Si nous pénétrons dans ce salon, vers trois heures de l’après-midi, pendant que Joe continue patiemment sa faction au dehors, nous trouverons Mlle Marsy engagée, depuis quelques instants déjà, dans une conversation fort animée, avec un visiteur qui ne vous est pas encore connu.

M. Ralph Turner, le visiteur en question, est un jeune homme grand et mince, habillé avec une élégance et une correction irréprochables. Au premier abord, il n’est pas sans avoir quelque vague ressemblance de tournure avec Robert Hait, mais ses yeux noirs et fuyants, donnent à sa physionomie une expression toute différente. Son regard a quelque chose de trouble, dont on ne se rend pas bien compte, mais qui ne semble pas fait pour attirer la sympathie.

Il se tient debout, en faisant basculer une chaise sur laquelle ses mains sont appuyées.

En face de lui, Mlle Marsy est assise sur un canapé et paraît prendre un malin plaisir à l’embarras de son interlocuteur.

— Asseyez-vous, je vous en prie, M. Turner. Si vous continuez à traiter aussi durement ma pauvre chaise, vous allez la mettre en morceaux.

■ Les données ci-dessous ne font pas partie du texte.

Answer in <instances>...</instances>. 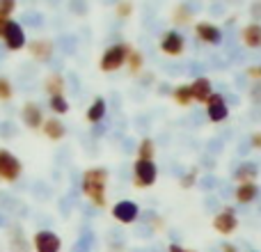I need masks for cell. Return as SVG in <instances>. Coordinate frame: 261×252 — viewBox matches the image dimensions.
Returning <instances> with one entry per match:
<instances>
[{"label": "cell", "mask_w": 261, "mask_h": 252, "mask_svg": "<svg viewBox=\"0 0 261 252\" xmlns=\"http://www.w3.org/2000/svg\"><path fill=\"white\" fill-rule=\"evenodd\" d=\"M106 179H108V174H106V170H101V167H96V170H90L85 174V181H83V188H85V193L92 197V202L94 204H103L106 202Z\"/></svg>", "instance_id": "6da1fadb"}, {"label": "cell", "mask_w": 261, "mask_h": 252, "mask_svg": "<svg viewBox=\"0 0 261 252\" xmlns=\"http://www.w3.org/2000/svg\"><path fill=\"white\" fill-rule=\"evenodd\" d=\"M0 35L5 37V44L12 51H18L25 46V32H23V28L18 26V23L9 21V18L0 21Z\"/></svg>", "instance_id": "7a4b0ae2"}, {"label": "cell", "mask_w": 261, "mask_h": 252, "mask_svg": "<svg viewBox=\"0 0 261 252\" xmlns=\"http://www.w3.org/2000/svg\"><path fill=\"white\" fill-rule=\"evenodd\" d=\"M126 55H128L126 46H113V48L106 51L103 60H101V69H103V71H115V69H119L124 64Z\"/></svg>", "instance_id": "3957f363"}, {"label": "cell", "mask_w": 261, "mask_h": 252, "mask_svg": "<svg viewBox=\"0 0 261 252\" xmlns=\"http://www.w3.org/2000/svg\"><path fill=\"white\" fill-rule=\"evenodd\" d=\"M18 174H21V163L16 161V156H12L7 149H0V177L14 181Z\"/></svg>", "instance_id": "277c9868"}, {"label": "cell", "mask_w": 261, "mask_h": 252, "mask_svg": "<svg viewBox=\"0 0 261 252\" xmlns=\"http://www.w3.org/2000/svg\"><path fill=\"white\" fill-rule=\"evenodd\" d=\"M135 186L140 188H147L156 181V165L151 161H138L135 163Z\"/></svg>", "instance_id": "5b68a950"}, {"label": "cell", "mask_w": 261, "mask_h": 252, "mask_svg": "<svg viewBox=\"0 0 261 252\" xmlns=\"http://www.w3.org/2000/svg\"><path fill=\"white\" fill-rule=\"evenodd\" d=\"M35 248H37V252H58L60 250V236L53 234V232H37Z\"/></svg>", "instance_id": "8992f818"}, {"label": "cell", "mask_w": 261, "mask_h": 252, "mask_svg": "<svg viewBox=\"0 0 261 252\" xmlns=\"http://www.w3.org/2000/svg\"><path fill=\"white\" fill-rule=\"evenodd\" d=\"M113 216L117 218L119 222H133L138 218V204L130 202V199H124V202H117L113 207Z\"/></svg>", "instance_id": "52a82bcc"}, {"label": "cell", "mask_w": 261, "mask_h": 252, "mask_svg": "<svg viewBox=\"0 0 261 252\" xmlns=\"http://www.w3.org/2000/svg\"><path fill=\"white\" fill-rule=\"evenodd\" d=\"M206 104H208V117H211L213 122H222V119H227L229 110H227V104H225V99H222V96L211 94Z\"/></svg>", "instance_id": "ba28073f"}, {"label": "cell", "mask_w": 261, "mask_h": 252, "mask_svg": "<svg viewBox=\"0 0 261 252\" xmlns=\"http://www.w3.org/2000/svg\"><path fill=\"white\" fill-rule=\"evenodd\" d=\"M161 48L165 51L167 55H181L184 53V37L179 32H167L161 41Z\"/></svg>", "instance_id": "9c48e42d"}, {"label": "cell", "mask_w": 261, "mask_h": 252, "mask_svg": "<svg viewBox=\"0 0 261 252\" xmlns=\"http://www.w3.org/2000/svg\"><path fill=\"white\" fill-rule=\"evenodd\" d=\"M236 225H239V222H236V216L229 211V209H227V211H222L220 216L213 220V227H216L220 234H231V232L236 230Z\"/></svg>", "instance_id": "30bf717a"}, {"label": "cell", "mask_w": 261, "mask_h": 252, "mask_svg": "<svg viewBox=\"0 0 261 252\" xmlns=\"http://www.w3.org/2000/svg\"><path fill=\"white\" fill-rule=\"evenodd\" d=\"M21 117H23V122L30 126V129H39V124H41V108L37 104H25V106H23Z\"/></svg>", "instance_id": "8fae6325"}, {"label": "cell", "mask_w": 261, "mask_h": 252, "mask_svg": "<svg viewBox=\"0 0 261 252\" xmlns=\"http://www.w3.org/2000/svg\"><path fill=\"white\" fill-rule=\"evenodd\" d=\"M197 37L206 44H218L220 41V30L211 23H197Z\"/></svg>", "instance_id": "7c38bea8"}, {"label": "cell", "mask_w": 261, "mask_h": 252, "mask_svg": "<svg viewBox=\"0 0 261 252\" xmlns=\"http://www.w3.org/2000/svg\"><path fill=\"white\" fill-rule=\"evenodd\" d=\"M190 92H193V99L195 101H208V96H211V83L206 81V78H197L195 81V85L190 87Z\"/></svg>", "instance_id": "4fadbf2b"}, {"label": "cell", "mask_w": 261, "mask_h": 252, "mask_svg": "<svg viewBox=\"0 0 261 252\" xmlns=\"http://www.w3.org/2000/svg\"><path fill=\"white\" fill-rule=\"evenodd\" d=\"M243 41L248 46H252V48L261 46V26L259 23H250V26L245 28L243 30Z\"/></svg>", "instance_id": "5bb4252c"}, {"label": "cell", "mask_w": 261, "mask_h": 252, "mask_svg": "<svg viewBox=\"0 0 261 252\" xmlns=\"http://www.w3.org/2000/svg\"><path fill=\"white\" fill-rule=\"evenodd\" d=\"M257 193H259V188L254 184H243L239 190H236V197H239V202L248 204V202H252V199L257 197Z\"/></svg>", "instance_id": "9a60e30c"}, {"label": "cell", "mask_w": 261, "mask_h": 252, "mask_svg": "<svg viewBox=\"0 0 261 252\" xmlns=\"http://www.w3.org/2000/svg\"><path fill=\"white\" fill-rule=\"evenodd\" d=\"M103 115H106V101L103 99H96L94 104L90 106V110H87V119L94 124V122H101V119H103Z\"/></svg>", "instance_id": "2e32d148"}, {"label": "cell", "mask_w": 261, "mask_h": 252, "mask_svg": "<svg viewBox=\"0 0 261 252\" xmlns=\"http://www.w3.org/2000/svg\"><path fill=\"white\" fill-rule=\"evenodd\" d=\"M46 133H48V138H53V140L62 138V135H64V126H62V122H58V119H50V122L46 124Z\"/></svg>", "instance_id": "e0dca14e"}, {"label": "cell", "mask_w": 261, "mask_h": 252, "mask_svg": "<svg viewBox=\"0 0 261 252\" xmlns=\"http://www.w3.org/2000/svg\"><path fill=\"white\" fill-rule=\"evenodd\" d=\"M50 108L55 110V113H60V115H64L69 110V104L64 101V96L60 94V96H50Z\"/></svg>", "instance_id": "ac0fdd59"}, {"label": "cell", "mask_w": 261, "mask_h": 252, "mask_svg": "<svg viewBox=\"0 0 261 252\" xmlns=\"http://www.w3.org/2000/svg\"><path fill=\"white\" fill-rule=\"evenodd\" d=\"M176 101H179V104H190V101H193V92H190L188 85L176 87Z\"/></svg>", "instance_id": "d6986e66"}, {"label": "cell", "mask_w": 261, "mask_h": 252, "mask_svg": "<svg viewBox=\"0 0 261 252\" xmlns=\"http://www.w3.org/2000/svg\"><path fill=\"white\" fill-rule=\"evenodd\" d=\"M151 149H153V144H151V140H142V144H140V161H151Z\"/></svg>", "instance_id": "ffe728a7"}, {"label": "cell", "mask_w": 261, "mask_h": 252, "mask_svg": "<svg viewBox=\"0 0 261 252\" xmlns=\"http://www.w3.org/2000/svg\"><path fill=\"white\" fill-rule=\"evenodd\" d=\"M32 53H35V55H41V58H48V53H50V44H48V41L35 44V46H32Z\"/></svg>", "instance_id": "44dd1931"}, {"label": "cell", "mask_w": 261, "mask_h": 252, "mask_svg": "<svg viewBox=\"0 0 261 252\" xmlns=\"http://www.w3.org/2000/svg\"><path fill=\"white\" fill-rule=\"evenodd\" d=\"M9 96H12V87H9L7 81L0 78V99H9Z\"/></svg>", "instance_id": "7402d4cb"}, {"label": "cell", "mask_w": 261, "mask_h": 252, "mask_svg": "<svg viewBox=\"0 0 261 252\" xmlns=\"http://www.w3.org/2000/svg\"><path fill=\"white\" fill-rule=\"evenodd\" d=\"M12 9H14V3H0V21H5V16H7Z\"/></svg>", "instance_id": "603a6c76"}, {"label": "cell", "mask_w": 261, "mask_h": 252, "mask_svg": "<svg viewBox=\"0 0 261 252\" xmlns=\"http://www.w3.org/2000/svg\"><path fill=\"white\" fill-rule=\"evenodd\" d=\"M170 252H193V250H186V248H181V245L172 243V245H170Z\"/></svg>", "instance_id": "cb8c5ba5"}, {"label": "cell", "mask_w": 261, "mask_h": 252, "mask_svg": "<svg viewBox=\"0 0 261 252\" xmlns=\"http://www.w3.org/2000/svg\"><path fill=\"white\" fill-rule=\"evenodd\" d=\"M250 73H252V76H261V67H254Z\"/></svg>", "instance_id": "d4e9b609"}]
</instances>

— Il n’y a pas de danger, dit M. Turner en lâchant la chaise. Mais je vois qu’aujourd’hui votre mauvaise humeur s’acharne sur mes moindres gestes.

— Ma mauvaise humeur ! répéta la jeune fille, vous êtes sévère, M. Turner. Vous êtes la première personne qui ait songé à me reprocher en face quelque chose d’aussi peu comme il faut.

M. Turner se laissa tomber sur sa chaise, comme un homme accablé de douleur.

— Je vois bien, dit-il après un moment de silence, que, depuis quelque temps, vous n’êtes plus la même avec moi, mademoiselle, et j’en souffre cruellement. Dites-moi en quoi je vous ai offensé.